Родители смотрят на Лобова, как на исчадие ада. Мать сжалась, кажется – вот-вот заплачет. Мальчишки сидят настороженно, в раздумье, у них только лица мальчишеские, но не глаза. Чувствуют, что разговор пошел круто.
Лобов насупился, набычился, стоит нарочно в небрежной и неудобной позе, выставив вперед одну ногу. Смотрю я на него и думаю: так бывало и со мной, когда я, мальчишкой, стоял иногда перед учителем и говорил не знаю что, губил себя не знаю почему. От смущения или от отчаяния? Со мной Лобов никогда не стал бы разговаривать, как с директором. А может быть, это он пошутить хотел, не зная, что шутить с начальством не рекомендуется? С девушкой он стоял – вот в чем тут дело. При девушках к парням приставать с нравоучениями нельзя – жди срыва.
Майка смотрит на Лобова и на меня, глаза и лицо у нее такие, будто она вовсе не работает мастером токарной группы и ни разу не была здесь в училище, будто она пришла вместе с родителями, и вот уже скоро доберутся и до ее сына.
– Теперь ты скажи нам всем: почему ты сорвал урок, почему ты так разговаривал с директором, почему ты не хочешь учиться, и наконец, что ты думаешь о своем поведении? – металлическим голосом спросил старший мастер.
Лобов смотрит угрюмо. Бледное, вытянутое лицо, тонкие губы, заостренный подбородок, отчужденность в глазах. Глухая защита, как у боксера. Глаза смотрят и не видят, и не впускают в себя.
– Мы тебя слушаем, – говорит старший мастер. – Внимательно слушаем. Мы даем тебе возможность высказаться при всех. Вон сколько собралось народу послушать тебя. Товарищи твои тоже тебя ждут. Только какие они тебе товарищи, если допустили, что ты разлагаешь в группе всю нормальную жизнь? Так друзья не поступают. Друзья принципиальны и строги. Что молчишь? Долго будешь молчать?
Старший мастер все еще стоит на возвышении, рядом с токарным станком, который недавно отремонтировали мои ученики. Старшего теперь трудно остановить, он вошел в педагогический раж, ему во что бы то ни стало хочется «довести до сознания». Он требовательно смотрит на Лобова сверху вниз. От одного его вида у меня прошла вся злость на ребят.
– Ну и ну, выпороть бы его, – говорит отец Андреева, и огромные его кулаки сжимаются, словно чувствуя в пальцах широкий флотский ремень.
Тихо, напряженно стало в кабинете спецтехнологии. Все смотрят на Лобова и взглядами требуют, чтобы он хоть что-то сказал. Мать, кажется, даже привстала.
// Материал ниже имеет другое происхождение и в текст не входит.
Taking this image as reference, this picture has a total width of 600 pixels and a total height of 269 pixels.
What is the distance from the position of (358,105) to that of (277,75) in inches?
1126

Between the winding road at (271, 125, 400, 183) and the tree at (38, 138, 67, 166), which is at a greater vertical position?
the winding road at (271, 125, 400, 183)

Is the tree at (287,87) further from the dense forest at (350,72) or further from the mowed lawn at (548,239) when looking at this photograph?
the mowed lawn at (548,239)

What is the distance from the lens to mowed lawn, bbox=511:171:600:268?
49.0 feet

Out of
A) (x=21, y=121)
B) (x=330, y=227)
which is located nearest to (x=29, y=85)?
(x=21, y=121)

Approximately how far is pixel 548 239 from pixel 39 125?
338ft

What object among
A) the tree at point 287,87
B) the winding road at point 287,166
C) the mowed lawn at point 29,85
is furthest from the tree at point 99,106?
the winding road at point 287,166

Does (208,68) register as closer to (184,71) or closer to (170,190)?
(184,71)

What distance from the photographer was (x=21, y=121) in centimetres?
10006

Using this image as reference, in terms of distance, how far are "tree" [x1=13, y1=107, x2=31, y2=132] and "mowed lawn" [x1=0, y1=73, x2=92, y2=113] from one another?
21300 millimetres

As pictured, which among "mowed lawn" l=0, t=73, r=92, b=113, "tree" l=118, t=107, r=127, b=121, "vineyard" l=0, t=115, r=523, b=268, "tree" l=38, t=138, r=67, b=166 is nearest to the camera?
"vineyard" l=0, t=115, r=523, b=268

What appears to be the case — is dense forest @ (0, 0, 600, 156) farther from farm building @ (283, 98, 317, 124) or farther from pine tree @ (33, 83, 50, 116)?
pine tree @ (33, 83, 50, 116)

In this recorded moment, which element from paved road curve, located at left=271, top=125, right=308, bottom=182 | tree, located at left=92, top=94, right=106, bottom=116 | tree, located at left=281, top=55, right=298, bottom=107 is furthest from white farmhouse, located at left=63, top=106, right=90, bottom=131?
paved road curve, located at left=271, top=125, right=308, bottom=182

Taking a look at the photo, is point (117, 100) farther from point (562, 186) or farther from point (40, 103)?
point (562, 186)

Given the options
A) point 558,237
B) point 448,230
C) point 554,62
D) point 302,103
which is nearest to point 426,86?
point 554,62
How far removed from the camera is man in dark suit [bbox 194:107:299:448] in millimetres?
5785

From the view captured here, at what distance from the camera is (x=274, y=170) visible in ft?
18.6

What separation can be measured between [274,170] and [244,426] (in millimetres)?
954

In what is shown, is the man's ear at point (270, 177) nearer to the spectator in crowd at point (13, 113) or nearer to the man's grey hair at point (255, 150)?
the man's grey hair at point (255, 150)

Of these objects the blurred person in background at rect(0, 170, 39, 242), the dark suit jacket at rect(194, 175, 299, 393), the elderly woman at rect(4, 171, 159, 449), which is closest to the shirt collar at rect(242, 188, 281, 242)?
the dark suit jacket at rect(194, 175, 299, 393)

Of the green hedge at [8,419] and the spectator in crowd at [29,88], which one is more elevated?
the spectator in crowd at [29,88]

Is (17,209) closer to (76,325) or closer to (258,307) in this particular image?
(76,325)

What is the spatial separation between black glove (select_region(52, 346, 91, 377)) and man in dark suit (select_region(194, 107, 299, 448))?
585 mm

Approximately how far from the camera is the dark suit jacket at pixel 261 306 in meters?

– Как это вы не цените честь училища? Вам здесь дается прекрасная специальность, – обращается уже ко всем старший мастер. – Вам придется работать с точнейшими приборами, в белых халатах. Так расскажи нам, Лобов, о себе всю правду. Почему ты так себя ведешь?
Какую правду хочет услышать этот человек в черном костюме, в черной рубашке с белым синтетическим галстуком? Ему хочется чтобы что? Чтобы этот набычившийся парень вдруг стал другим, чтобы он почтительно вытянулся, чтобы щеки его зарделись стыдливым румянцем и он сказал бы елейным или срывающимся от волнения голосом: «Простите, пожалуйста, больше так не буду. Я грубил учителям, и я понимаю, как это нехорошо. Я во всем виноват. Простите меня, пожалуйста, больше не буду».
Но Лобов стоит перед всеми, как стоял, независимо и надменно, с презрительно, насмешливо сжатыми тонкими губами. Холодная враждебность на его лице. Мол, погибаю, но не сдаюсь! Вы все против меня, и мне наплевать!
– Так вот, имейте в виду, вам придется работать в белых халатах, – почему-то повторяет старший мастер.
– И в белых тапочках, – говорит кто-то. Нет, не кто-то. Это Бородулин. По лицу видно, как он зол на всех.
Но старший мастер пропускает эту реплику мимо ушей, он увлечен своей странной идеей о белых халатах. Откуда он взял эти белые халаты? Он привык, затвердил, бездумно врет, не замечая вранья. Это ведь только в лаборатории или в совершенно исключительных условиях слесарь работает в белом халате.
А старший мастер знай себе спрашивает:
– Говори, Лобов. Чего молчишь? Где твоя совесть?
Я смотрю на Лобова и думаю: зачем все-таки он ведет себя так вызывающе и поглядывает на всех злобно? Кто его учил так жить среди людей? Кто его наставники? Тихая, пришибленная мать? Или воспитатели детского сада? Или учителя школы? Или мы, мастера, вот я, например, или вон Майка, которая глядит на Лобова, жалея его и мучаясь за него? А может быть, вон тот незнакомый мужчина?.. Нет, не они отвечают сейчас за Лобова. Я тут главный родитель. Я сейчас за всех ребят отвечаю в первую очередь. И можно считать, что это меня прорабатывает сейчас старший мастер. Прорабатывает перед ребятами и перед родителями.
И на них смотрю я, на родителей.
Почти у всех усталые лица и внимательные, напряженные глаза. Родители сидят, как, бывало, сидели школьники за партами, а учителя, как бывало, стоят и отчитывают; но теперь уже у родителей есть тревожное, горькое знание того, что такое жизнь, чем оборачиваются многие мечты и надежды, во что превращается мальчишеская гордость и отвага, что бывает в конце пути.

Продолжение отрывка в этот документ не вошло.